Ils ne peuvent que concevoir une haute opinion d’eux-mêmes et se former une fausse idée de ce qui constitue le vrai mérite, lorsque les femmes perdues, avec lesquelles ils vivent habituellement, et qui souvent deviennent éprises d’eux, les louent sur quelques minces avantages qu’ils possèdent, ou même sur quelques défauts que des femmes estimables n’ont pas toujours le courage de haïr, savoir, l’étourderie, le faste, l’arrogance, les grands airs.

Tout n’est pas perdu, s’il reste de la pudeur. Mais comment un homme (je peins les faits) qui tous les jours vient publiquement savourer l’infamie, qui, a la face de ses connoissances, de ses amis, de ses parens peut-être, se jette parmi cent prostituées, les attaque de conversation, répond à leurs apostrophes, leur donne le bras, les promène par la ville, à pied ou en voiture ; comment un homme qui ne se respecte plus lui-même, repecteroit-il encore quelque chose ? Il doit en venir par dégrés jusqu’à étendre à toutes les femmes les dénominations qui ne conviennent qu’à ses maîtresses. Du mépris pour le sexe naissent l’éloignement de toute galanterie, la brutalité, la haine du mariage, ou si ces gens se marient, dieux ! quels époux !

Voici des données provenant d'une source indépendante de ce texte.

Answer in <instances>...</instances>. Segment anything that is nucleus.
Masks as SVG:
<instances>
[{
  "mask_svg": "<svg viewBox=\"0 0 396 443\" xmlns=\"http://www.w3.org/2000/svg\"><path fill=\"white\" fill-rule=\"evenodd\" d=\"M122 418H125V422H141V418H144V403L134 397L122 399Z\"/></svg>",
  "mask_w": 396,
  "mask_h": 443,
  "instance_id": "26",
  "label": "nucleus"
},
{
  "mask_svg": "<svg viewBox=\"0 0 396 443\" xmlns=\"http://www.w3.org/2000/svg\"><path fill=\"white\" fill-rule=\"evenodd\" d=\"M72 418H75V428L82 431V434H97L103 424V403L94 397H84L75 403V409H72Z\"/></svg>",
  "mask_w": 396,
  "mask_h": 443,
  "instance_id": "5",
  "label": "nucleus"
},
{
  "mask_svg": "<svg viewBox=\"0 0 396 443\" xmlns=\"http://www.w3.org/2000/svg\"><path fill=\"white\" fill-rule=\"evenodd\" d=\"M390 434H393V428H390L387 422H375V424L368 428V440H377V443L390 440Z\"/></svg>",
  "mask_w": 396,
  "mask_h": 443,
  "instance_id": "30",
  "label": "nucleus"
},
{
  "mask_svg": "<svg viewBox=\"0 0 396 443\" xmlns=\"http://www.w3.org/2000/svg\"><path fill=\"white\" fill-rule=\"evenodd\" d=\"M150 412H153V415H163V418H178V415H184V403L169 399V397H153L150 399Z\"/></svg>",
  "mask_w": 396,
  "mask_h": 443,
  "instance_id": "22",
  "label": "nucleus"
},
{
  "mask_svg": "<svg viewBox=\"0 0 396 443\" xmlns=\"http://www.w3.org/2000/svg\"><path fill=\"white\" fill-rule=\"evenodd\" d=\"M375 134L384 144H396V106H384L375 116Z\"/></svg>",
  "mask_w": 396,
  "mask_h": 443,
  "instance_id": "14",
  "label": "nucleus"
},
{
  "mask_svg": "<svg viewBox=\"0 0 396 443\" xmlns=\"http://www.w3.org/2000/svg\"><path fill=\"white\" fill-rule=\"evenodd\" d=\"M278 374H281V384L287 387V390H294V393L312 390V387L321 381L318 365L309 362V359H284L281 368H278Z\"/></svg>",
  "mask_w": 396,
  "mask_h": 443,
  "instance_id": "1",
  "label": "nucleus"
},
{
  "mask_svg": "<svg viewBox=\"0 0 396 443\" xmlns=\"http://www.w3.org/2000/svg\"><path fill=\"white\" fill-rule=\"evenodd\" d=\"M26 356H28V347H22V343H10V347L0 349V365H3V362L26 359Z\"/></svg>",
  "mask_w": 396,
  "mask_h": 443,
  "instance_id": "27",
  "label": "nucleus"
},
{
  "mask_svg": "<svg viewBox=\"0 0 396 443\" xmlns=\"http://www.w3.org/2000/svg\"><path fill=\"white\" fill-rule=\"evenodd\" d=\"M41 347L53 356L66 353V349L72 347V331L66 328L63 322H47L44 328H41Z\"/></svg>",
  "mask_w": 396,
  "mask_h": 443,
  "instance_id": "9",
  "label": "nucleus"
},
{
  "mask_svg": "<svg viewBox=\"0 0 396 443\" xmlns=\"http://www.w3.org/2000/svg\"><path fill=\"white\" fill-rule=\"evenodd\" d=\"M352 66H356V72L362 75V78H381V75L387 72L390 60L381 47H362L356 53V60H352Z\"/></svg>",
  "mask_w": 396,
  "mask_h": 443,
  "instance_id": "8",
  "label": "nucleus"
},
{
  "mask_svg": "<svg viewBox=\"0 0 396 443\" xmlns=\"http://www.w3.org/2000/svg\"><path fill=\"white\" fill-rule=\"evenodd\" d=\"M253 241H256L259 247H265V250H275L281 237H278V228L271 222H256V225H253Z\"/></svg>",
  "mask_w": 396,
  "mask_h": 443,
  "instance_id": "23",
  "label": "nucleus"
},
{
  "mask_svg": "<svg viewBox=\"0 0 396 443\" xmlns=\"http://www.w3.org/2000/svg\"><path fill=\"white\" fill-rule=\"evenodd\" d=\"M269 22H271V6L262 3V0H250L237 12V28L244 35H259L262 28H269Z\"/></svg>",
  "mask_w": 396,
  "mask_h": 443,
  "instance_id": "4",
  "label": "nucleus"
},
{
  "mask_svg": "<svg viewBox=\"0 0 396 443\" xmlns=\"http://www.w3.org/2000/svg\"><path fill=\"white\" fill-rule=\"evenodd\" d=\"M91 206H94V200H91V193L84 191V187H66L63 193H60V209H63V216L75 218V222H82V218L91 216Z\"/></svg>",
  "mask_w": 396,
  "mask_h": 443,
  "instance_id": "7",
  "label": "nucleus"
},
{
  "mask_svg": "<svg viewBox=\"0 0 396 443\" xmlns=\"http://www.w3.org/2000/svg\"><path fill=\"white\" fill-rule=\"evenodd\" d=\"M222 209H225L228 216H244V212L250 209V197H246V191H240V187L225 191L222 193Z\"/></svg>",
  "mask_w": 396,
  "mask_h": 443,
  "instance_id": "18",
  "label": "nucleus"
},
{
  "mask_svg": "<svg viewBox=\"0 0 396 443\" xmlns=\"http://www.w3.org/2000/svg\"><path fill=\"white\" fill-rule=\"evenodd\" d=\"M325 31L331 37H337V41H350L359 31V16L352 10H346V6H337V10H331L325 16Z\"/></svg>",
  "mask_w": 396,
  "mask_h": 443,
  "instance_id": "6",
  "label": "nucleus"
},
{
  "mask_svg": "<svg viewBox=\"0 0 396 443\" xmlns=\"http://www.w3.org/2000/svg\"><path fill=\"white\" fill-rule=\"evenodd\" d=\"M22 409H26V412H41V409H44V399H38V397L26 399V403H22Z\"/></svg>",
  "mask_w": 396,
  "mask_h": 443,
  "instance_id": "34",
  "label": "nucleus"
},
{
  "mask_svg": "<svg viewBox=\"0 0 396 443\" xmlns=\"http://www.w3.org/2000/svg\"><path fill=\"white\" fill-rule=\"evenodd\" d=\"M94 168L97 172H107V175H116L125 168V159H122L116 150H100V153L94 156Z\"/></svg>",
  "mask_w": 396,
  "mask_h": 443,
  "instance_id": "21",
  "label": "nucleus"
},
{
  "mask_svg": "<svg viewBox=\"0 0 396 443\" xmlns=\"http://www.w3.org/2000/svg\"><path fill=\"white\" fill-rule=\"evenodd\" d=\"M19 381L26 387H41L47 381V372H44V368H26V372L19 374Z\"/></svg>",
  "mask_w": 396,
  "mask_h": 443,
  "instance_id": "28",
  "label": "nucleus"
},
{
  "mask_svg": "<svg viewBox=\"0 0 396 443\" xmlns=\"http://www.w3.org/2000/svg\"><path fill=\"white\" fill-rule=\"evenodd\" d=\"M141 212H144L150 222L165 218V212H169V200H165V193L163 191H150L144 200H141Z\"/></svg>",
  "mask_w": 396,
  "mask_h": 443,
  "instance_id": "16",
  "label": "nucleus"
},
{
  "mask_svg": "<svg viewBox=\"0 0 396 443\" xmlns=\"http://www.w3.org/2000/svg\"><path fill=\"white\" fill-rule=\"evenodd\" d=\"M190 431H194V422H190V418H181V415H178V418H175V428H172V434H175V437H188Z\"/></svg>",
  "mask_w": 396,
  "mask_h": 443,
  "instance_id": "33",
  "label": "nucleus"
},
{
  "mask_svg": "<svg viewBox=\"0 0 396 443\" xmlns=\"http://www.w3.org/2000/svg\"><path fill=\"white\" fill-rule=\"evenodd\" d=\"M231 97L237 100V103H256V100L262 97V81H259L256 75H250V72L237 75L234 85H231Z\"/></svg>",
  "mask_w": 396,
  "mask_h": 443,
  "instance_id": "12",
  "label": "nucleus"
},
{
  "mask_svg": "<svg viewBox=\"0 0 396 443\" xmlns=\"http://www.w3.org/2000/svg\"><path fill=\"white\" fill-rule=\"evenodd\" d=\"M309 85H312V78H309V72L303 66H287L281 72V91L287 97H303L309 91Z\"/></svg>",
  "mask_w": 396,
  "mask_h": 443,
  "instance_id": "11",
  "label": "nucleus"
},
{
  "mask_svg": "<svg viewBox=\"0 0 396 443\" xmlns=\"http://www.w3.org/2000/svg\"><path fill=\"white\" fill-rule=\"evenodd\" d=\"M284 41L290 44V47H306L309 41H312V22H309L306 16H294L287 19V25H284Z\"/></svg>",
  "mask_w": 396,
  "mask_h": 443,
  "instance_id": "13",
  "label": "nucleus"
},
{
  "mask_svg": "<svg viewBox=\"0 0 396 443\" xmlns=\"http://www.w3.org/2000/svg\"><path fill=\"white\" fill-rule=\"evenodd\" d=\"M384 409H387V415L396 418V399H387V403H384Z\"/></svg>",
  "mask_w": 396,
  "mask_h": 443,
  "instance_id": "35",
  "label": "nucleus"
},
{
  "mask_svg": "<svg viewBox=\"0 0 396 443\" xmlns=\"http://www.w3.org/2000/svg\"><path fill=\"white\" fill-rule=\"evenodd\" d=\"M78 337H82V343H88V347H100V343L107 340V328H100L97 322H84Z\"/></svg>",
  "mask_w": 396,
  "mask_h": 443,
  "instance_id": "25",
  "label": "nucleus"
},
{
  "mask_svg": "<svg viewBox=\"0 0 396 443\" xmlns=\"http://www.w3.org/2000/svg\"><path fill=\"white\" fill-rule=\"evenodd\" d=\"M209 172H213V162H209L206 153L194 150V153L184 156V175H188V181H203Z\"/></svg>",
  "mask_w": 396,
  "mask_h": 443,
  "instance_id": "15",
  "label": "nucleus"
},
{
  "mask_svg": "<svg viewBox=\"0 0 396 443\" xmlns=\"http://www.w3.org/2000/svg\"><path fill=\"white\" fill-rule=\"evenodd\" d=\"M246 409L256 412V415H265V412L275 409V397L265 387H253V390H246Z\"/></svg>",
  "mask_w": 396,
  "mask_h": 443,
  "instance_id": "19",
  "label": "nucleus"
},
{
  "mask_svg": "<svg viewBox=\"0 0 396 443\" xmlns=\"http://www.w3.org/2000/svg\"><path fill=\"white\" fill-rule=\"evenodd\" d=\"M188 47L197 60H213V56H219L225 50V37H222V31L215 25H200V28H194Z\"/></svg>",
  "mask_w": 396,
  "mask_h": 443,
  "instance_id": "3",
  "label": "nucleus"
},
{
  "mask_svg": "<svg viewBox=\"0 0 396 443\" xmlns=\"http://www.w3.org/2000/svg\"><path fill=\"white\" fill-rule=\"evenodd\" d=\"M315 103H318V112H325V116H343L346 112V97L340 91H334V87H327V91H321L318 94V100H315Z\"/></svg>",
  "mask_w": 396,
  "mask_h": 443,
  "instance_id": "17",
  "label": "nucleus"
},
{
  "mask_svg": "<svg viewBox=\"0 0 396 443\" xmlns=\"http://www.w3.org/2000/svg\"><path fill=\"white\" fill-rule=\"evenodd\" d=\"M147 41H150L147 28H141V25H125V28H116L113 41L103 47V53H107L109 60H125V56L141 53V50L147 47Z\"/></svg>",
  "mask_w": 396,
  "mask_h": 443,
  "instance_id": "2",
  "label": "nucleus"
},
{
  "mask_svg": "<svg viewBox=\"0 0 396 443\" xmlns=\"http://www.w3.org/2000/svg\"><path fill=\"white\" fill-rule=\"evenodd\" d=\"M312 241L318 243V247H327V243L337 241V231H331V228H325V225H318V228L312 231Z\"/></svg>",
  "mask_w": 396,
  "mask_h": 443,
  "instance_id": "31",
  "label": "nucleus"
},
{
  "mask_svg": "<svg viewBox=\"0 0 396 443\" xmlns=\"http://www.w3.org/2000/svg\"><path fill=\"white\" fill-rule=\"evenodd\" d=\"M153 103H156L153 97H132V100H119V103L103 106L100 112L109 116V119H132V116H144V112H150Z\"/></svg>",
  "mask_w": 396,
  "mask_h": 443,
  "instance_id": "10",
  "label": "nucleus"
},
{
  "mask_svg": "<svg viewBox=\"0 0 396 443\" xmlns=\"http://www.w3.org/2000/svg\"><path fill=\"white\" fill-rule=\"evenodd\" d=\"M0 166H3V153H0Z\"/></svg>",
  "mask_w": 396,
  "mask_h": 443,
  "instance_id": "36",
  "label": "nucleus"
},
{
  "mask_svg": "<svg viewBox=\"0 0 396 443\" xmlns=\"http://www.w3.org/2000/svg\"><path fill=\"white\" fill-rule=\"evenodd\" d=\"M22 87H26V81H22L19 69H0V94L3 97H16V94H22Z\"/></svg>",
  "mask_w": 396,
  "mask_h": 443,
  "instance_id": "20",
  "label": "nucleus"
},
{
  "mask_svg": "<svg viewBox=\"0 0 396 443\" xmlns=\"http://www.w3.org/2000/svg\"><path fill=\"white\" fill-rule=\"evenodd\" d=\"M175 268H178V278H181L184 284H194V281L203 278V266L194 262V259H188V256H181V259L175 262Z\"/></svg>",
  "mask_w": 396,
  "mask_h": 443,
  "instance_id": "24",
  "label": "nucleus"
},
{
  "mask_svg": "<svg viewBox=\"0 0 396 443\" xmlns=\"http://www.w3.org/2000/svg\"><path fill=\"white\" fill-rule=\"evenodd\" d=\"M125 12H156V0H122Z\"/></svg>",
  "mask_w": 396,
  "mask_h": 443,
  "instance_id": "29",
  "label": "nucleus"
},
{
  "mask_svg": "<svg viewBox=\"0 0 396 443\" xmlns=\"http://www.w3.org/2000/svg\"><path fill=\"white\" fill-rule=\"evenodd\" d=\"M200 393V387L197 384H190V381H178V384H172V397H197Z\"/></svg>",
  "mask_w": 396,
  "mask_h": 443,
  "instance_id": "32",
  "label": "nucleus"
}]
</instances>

Une des suites, ai je dit, de la fréquentation assidue de ces spectacles, c’est la ruine de la fortune. En effet, ou leurs partisans, presque tous jeunes gens, ont leur fortune faite, ou ils l’ont à faire ; s’ils ont à la faire, ils n’y réussiront pas, sans doute, en vivant dans l’oisivité et la mollesse. Si elle est faite, elle ne tardera pas à diminuer ou même à s’anéantir entièrement, graces aux occasions prochaines et multipliées, qu’ils ont de faire de coûteuses liaisons. On montre au doigt, dans la capitale, une foule de gens qui ont englouti là leur patrimoine. La porte d’entrée, à tous ces sanctuaires du plaisir, est ouverte par les ris, les amours, le dieu du vin, le dieu du jeu, le dieu de la table. A la porte de sortie veillent dans un coin la pauvreté, la honte et le désespoir.

Je pourrois ajouter, la mort. C’est presque toujours à une fin douloureuse et prématurée qu’aboutit la débauche, dont ces théâtres sont le foyer. La maladie si justement nommée honteuse, y consume en secret la fleur des deux sexes ; ensorte que les trois quarts de ceux qui sont là pourroient impunément, je crois, au lieu d’employer nos formules ordinaires de politesse, user de la phrase Espagnole, comment va le mal vénérien ? Avec quelle horreur le jeune imprudent qui court dans les bras de ces nymphes folâtres fuiroit loin d’elles, si l’on pouvoit, par un cinisme utile, lui découvrir le hideux et véritable état de leur santé, si les dépouillant de leurs charmes postiches, on lui faisoit voir qu’il va jouir de la gangrène.

Peu importe que vous soyez tenté encore de m’accuser de tomber dans l’hyperbole, que vous riez de l’expression trop franche ou trop énergique de mon zèle ; je pense qu’en exposant vous-même, vos enfans à périr par des accidens très-possibles, à se gâter l’esprit, le jugement & le goût, à perdre leurs mœurs, à subir toutes les peines et tous les malheurs attachés à une vie déréglée, ce seroit de votre part, monsieur, non-seulement renoncer à la qualité de guide et de pere, mais devenir leur propre corrupteur et leur assassin.